— EXTRACTED DATA —
————
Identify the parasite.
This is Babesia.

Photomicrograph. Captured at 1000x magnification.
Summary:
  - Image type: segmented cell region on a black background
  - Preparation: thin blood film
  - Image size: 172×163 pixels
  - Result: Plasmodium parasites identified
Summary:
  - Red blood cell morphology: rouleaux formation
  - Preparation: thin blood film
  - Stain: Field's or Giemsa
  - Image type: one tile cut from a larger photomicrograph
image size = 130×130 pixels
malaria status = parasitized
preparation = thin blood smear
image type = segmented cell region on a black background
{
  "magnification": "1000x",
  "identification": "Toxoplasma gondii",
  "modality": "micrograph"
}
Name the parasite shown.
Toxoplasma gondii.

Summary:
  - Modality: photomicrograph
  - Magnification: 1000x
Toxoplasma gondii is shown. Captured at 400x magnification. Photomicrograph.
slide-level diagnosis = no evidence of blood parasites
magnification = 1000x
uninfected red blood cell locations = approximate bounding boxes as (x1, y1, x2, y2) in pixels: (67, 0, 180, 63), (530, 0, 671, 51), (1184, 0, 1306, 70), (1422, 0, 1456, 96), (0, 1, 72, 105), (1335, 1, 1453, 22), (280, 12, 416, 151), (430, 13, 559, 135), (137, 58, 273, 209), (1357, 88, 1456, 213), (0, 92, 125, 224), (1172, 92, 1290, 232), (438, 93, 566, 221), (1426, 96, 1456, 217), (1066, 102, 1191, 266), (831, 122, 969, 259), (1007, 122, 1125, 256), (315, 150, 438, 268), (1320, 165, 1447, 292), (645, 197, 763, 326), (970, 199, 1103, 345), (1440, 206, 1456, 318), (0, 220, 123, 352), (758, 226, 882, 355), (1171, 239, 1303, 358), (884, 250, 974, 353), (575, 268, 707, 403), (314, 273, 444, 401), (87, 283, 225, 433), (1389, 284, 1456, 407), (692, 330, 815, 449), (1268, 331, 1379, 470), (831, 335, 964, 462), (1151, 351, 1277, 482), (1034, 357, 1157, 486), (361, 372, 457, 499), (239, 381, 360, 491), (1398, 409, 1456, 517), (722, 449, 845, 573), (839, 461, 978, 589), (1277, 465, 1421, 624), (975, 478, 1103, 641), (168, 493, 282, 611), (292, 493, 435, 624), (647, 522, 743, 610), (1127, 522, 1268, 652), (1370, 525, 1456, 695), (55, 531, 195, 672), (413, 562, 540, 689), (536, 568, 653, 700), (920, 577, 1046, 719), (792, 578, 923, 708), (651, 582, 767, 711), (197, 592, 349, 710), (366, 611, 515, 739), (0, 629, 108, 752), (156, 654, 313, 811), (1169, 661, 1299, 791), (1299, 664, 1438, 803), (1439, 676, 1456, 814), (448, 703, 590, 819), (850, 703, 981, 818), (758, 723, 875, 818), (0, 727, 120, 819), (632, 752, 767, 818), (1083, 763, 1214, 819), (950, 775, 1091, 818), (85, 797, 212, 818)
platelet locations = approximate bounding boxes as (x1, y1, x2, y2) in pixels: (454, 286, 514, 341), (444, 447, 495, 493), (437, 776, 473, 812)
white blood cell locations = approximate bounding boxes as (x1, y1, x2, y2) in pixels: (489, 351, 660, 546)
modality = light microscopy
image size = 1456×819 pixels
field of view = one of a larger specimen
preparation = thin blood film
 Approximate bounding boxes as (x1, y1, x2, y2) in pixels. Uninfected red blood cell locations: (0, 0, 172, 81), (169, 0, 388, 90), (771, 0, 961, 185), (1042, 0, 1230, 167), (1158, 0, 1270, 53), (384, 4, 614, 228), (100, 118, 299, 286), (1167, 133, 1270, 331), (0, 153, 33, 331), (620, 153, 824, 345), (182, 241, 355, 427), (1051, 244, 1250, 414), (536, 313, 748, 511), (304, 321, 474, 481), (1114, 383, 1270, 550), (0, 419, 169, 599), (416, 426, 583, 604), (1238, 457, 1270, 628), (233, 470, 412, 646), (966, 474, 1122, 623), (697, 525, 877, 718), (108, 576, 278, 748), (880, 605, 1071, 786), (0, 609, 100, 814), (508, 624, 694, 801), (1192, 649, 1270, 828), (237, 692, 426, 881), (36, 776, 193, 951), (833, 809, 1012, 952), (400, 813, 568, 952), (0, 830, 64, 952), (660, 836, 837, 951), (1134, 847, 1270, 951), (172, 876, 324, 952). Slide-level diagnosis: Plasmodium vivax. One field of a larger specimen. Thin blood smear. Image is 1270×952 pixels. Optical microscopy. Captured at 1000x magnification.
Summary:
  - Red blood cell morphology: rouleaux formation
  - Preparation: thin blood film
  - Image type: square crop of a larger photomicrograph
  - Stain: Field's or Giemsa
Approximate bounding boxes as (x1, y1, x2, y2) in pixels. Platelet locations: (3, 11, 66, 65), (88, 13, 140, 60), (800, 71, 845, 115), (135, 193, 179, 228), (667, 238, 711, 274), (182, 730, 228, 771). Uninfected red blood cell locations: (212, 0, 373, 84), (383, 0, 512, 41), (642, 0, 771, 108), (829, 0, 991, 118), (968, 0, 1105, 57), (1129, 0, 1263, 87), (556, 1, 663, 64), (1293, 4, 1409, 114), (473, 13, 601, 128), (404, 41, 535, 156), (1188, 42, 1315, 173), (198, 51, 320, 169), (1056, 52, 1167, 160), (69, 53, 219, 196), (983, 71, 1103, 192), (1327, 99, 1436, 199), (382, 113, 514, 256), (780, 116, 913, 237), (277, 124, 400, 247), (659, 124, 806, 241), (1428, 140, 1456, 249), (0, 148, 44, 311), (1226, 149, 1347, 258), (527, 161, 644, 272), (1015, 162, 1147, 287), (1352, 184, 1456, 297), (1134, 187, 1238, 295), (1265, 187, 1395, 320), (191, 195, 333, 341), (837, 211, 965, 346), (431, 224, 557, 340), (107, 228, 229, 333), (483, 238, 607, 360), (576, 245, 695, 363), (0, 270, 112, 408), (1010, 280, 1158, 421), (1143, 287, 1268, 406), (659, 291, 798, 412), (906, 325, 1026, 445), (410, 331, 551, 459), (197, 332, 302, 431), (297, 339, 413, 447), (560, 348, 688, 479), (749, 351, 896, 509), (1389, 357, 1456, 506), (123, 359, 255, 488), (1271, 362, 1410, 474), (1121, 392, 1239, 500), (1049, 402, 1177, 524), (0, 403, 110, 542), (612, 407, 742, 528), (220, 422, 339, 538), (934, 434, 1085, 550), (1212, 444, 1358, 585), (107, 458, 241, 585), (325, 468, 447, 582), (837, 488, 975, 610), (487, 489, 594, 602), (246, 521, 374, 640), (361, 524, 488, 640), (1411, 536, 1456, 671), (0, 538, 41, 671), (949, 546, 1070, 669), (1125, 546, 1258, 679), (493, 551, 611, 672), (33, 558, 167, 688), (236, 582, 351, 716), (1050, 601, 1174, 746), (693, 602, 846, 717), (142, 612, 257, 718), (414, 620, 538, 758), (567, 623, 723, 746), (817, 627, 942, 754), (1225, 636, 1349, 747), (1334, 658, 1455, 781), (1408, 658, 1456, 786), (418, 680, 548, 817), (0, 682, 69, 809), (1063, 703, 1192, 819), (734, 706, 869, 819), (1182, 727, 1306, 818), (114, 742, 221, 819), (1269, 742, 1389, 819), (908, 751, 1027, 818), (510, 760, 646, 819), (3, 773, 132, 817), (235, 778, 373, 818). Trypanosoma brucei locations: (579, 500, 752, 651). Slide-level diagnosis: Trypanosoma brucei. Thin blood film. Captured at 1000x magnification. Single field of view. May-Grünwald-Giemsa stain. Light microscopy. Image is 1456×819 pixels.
————
From the records above, print exactly the lines that run from the line with "preparation = thin blood smear" to the line with "magnification = 1000x", inclusive.

preparation = thin blood smear
image type = segmented cell region on a black background
{
  "magnification": "1000x",
  "identification": "Toxoplasma gondii",
  "modality": "micrograph"
}
Name the parasite shown.
Toxoplasma gondii.

Summary:
  - Modality: photomicrograph
  - Magnification: 1000x
Toxoplasma gondii is shown. Captured at 400x magnification. Photomicrograph.
slide-level diagnosis = no evidence of blood parasites
magnification = 1000x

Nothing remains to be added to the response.